**What you should do:**
I need the number of lines in the listing below that include the string "vote", and only that number.

──────── Extracted entries ────────

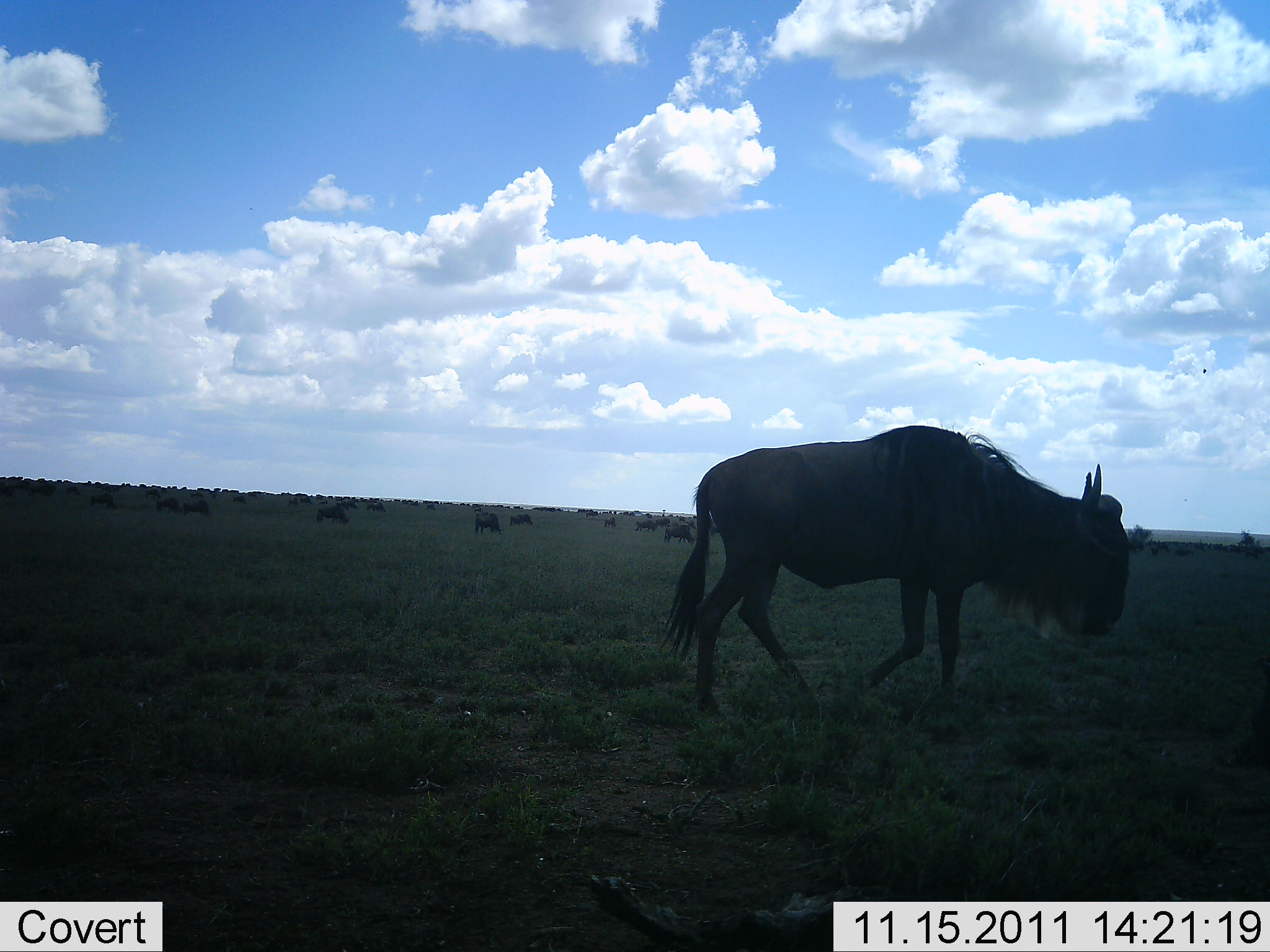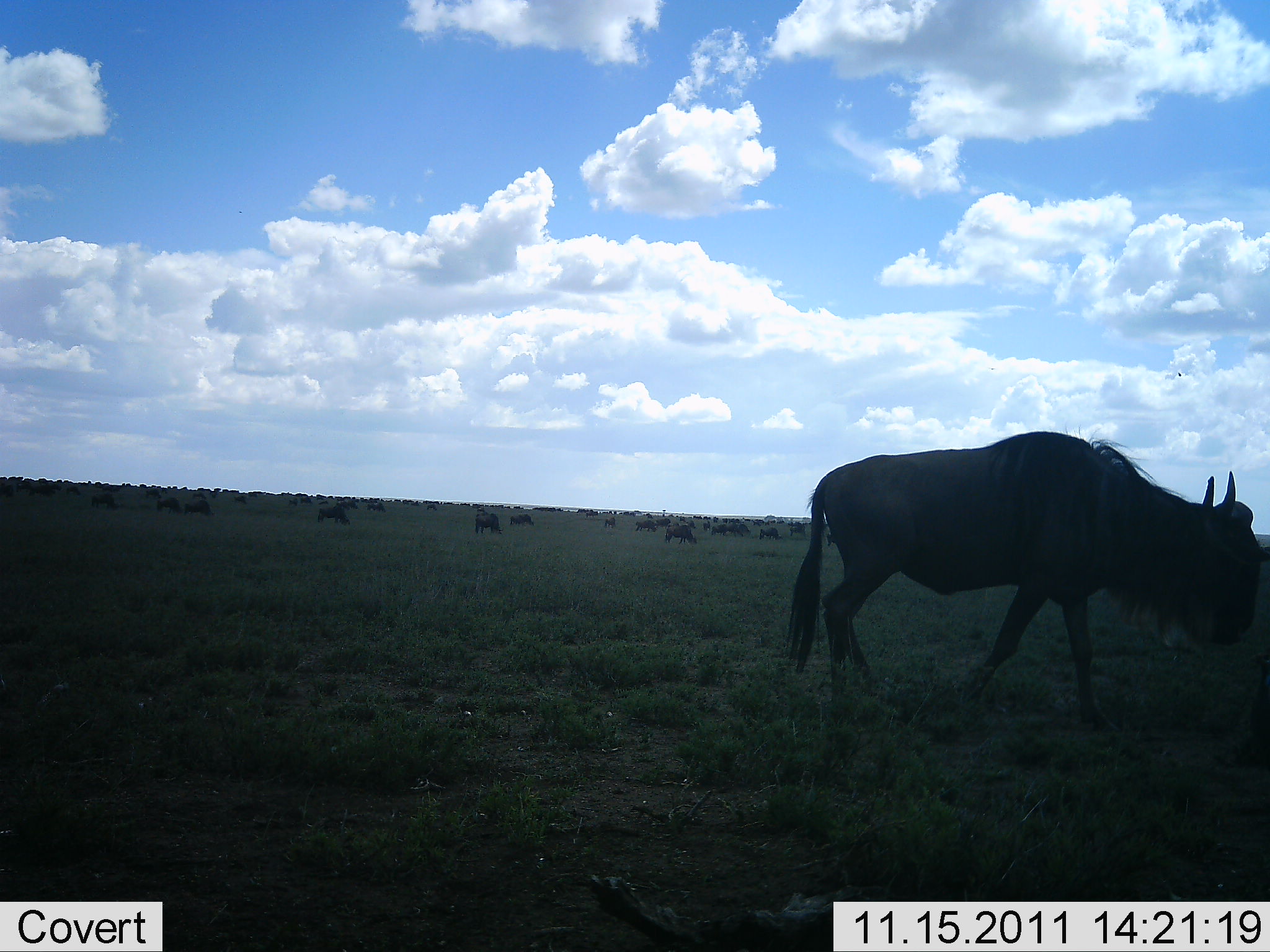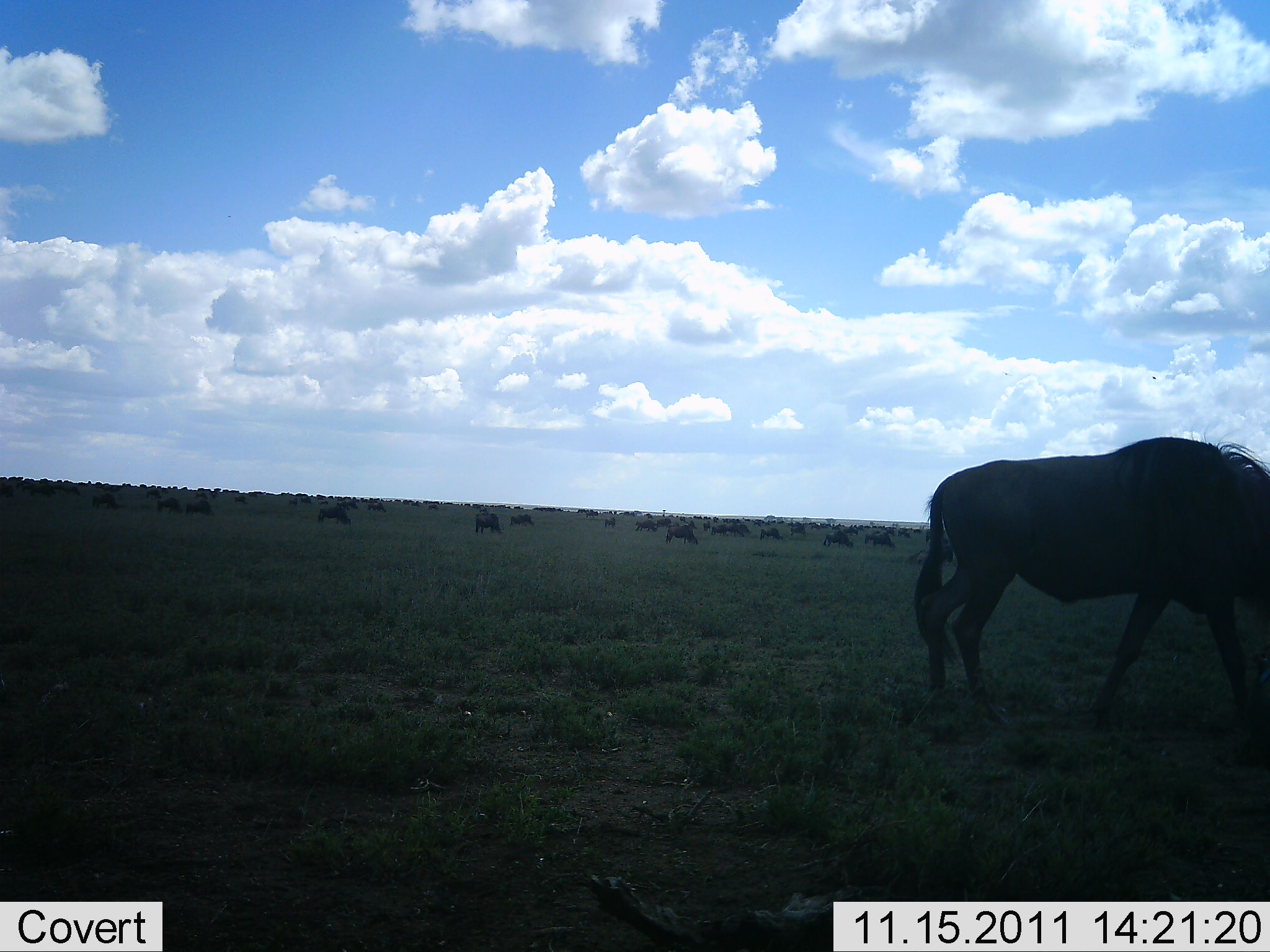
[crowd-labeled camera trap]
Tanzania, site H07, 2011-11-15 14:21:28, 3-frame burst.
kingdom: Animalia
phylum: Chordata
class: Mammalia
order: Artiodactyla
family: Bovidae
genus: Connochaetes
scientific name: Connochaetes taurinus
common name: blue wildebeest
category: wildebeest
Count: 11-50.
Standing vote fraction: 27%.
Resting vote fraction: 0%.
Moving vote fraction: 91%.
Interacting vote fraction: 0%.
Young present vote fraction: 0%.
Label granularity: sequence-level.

────────

**Output for this exercise:**
5